Likewise, "uninstalling" a program consists of dragging its icon to the trash. (Preference and cache files will be left behind, but they won't harm the system and can be deleted easily enough if you want.)
Not all programs work this way. For example, printer drivers and some high-end programs, such as Apple's iLife suite, need the help of an installer. But even then, those programs still generally appear as single files in the Applications folder, which as a result is far easier to read than the Start Menu's All Programs list, much less the Program Files folder.
Some of those three characteristics show up in other operating systems, such as Linux. Some will appear in Windows Vista when that ships.
But they've been present in OS X from the start, giving Apple time to add such outrageously convenient features as the Migration Assistant that automagically whisks your files, settings and applications to a new Mac and the "Archive and Install" system fix that gives you a clean copy of OS X while preserving everything else on the Mac.
This progress has come at a cost, though: To leap this far ahead, Apple had to ditch a lot of old baggage.

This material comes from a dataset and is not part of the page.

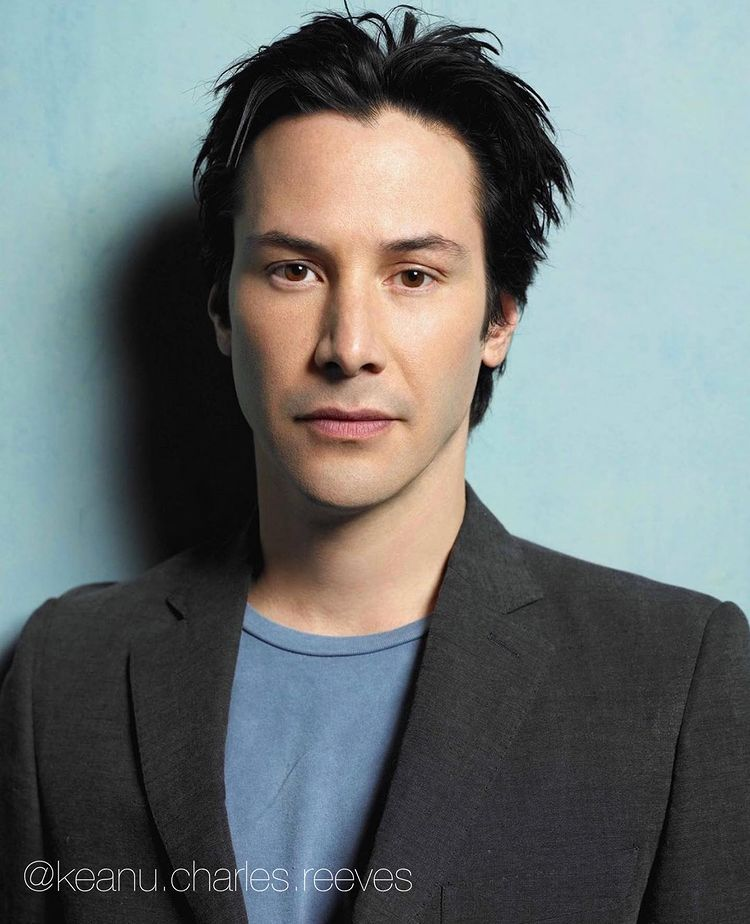 Keanu Reeves, a Lebanese-born actor (Photo: Instagram)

While OS X can run "Classic" applications written for the old Mac OS, that compatibility has always been a bit awkward in practice. And on Intel-based Macs, it's gone entirely. Even many newer applications have been rendered obsolete by OS X's major updates.
This transition has been rough on developers and on users, but most of them -- and many others who switched from Windows -- have followed Apple's lead.
Could Microsoft, with so many more customers to satisfy, have made the same trade-off with Vista? Probably not. But maybe it should have. In operating systems, a little revolution every now and then isn't just a good thing, sometimes it may be the only way forward.